Text extract:
(begin)

## **TeeGuide Models** 






This notebook contains three models that will be deployed in our mobile app to provide guidance, advice, and schedules to our teenage customers.

1-The first model is a Speech-to-Text model. We utilized Transformer's Speech2TextProcessor and Speech2TextForConditionalGeneration.

2-The second model is an NLP model that generates advice and guidance for teenagers. We employed the Transformer model: the T5 model (Text-To-Text Transfer Transformer). We used TensorFlow to train the model.

3-The third model is a Text-to-Speech model. It takes the output from the second model and transforms it into speech using the SpeechT5Processor, SpeechT5ForTextToSpeech, and SpeechT5HifiGan. Additionally, the set_seed function is implemented to ensure reproducibility in the model's results

**All three models have been thoroughly tested and function well in the notebook**.

(end)

Data block:
(begin)

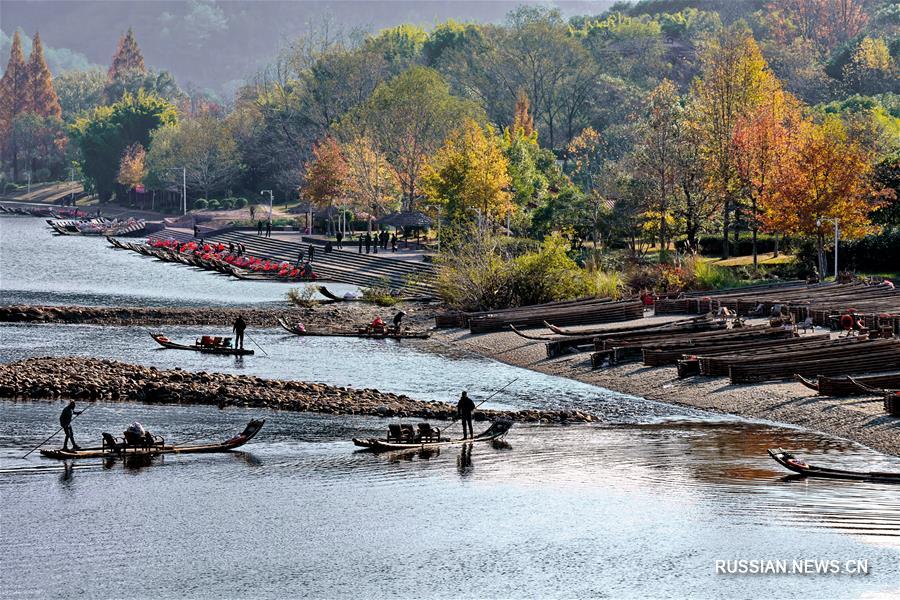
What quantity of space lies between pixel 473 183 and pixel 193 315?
30.4 metres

(end)

Print everything in the TeeGuide models text from "3-The third model" down to "in the notebook**.", word for word.

3-The third model is a Text-to-Speech model. It takes the output from the second model and transforms it into speech using the SpeechT5Processor, SpeechT5ForTextToSpeech, and SpeechT5HifiGan. Additionally, the set_seed function is implemented to ensure reproducibility in the model's results

**All three models have been thoroughly tested and function well in the notebook**.